こんにちは!デザイナーのまきです。みなさんは自然界のものをみてワクワクすることってありますか?私は自然が作り出す造形美が好きです。休みの日は博物館にいったり、植物園、水族館を見に行ったりすることもしばしば。花や魚や木など、さまざまな種類があり、どれも見ているだけで美しいなと思います。その中でも一番好きなのが鉱物です。
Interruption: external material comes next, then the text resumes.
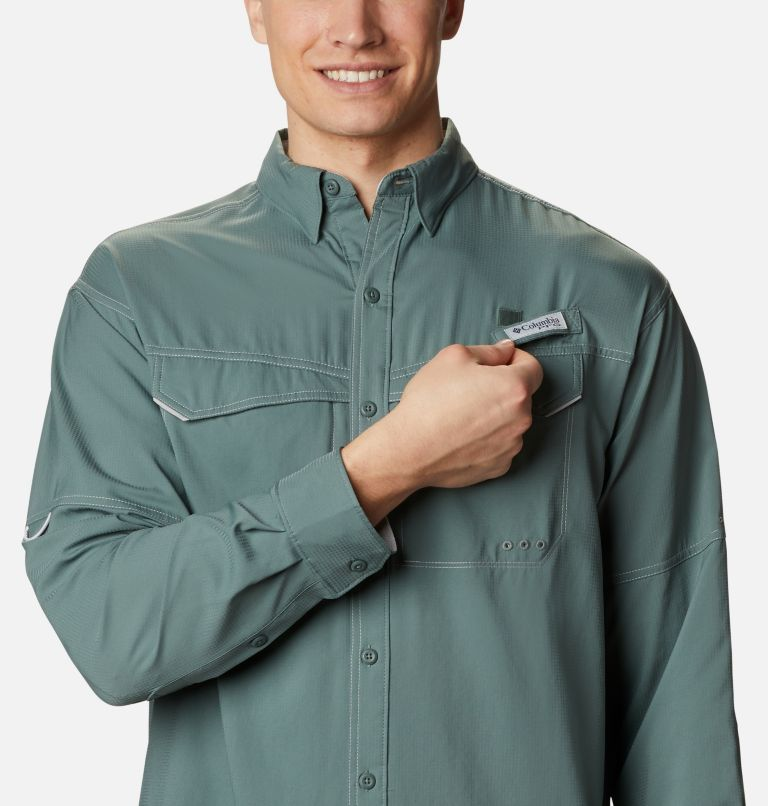 Men's PFG Low Drag Offshore™ Long Sleeve Shirt Men's PFG Low Drag Offshore™ Long Sleeve Shirt, a2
魅力はずばり「同じ結晶構造でも1つとして同じ造形がないところ」。いきた自然の美術品として楽しめるところが鉱物の魅力だと思います。そして、意外と私たちの身近なものに使われているのがとても面白いんです!
今回は趣味の一つである鉱物収集から鉱物の魅力をご紹介したいと思います!
1. 鉱物にはまったきっかけ
私が鉱物にはまったのは5年前。友人が「まきちゃん絶対この本が好きだよ!」とオススメされた「宝石の国」 という漫画からでした。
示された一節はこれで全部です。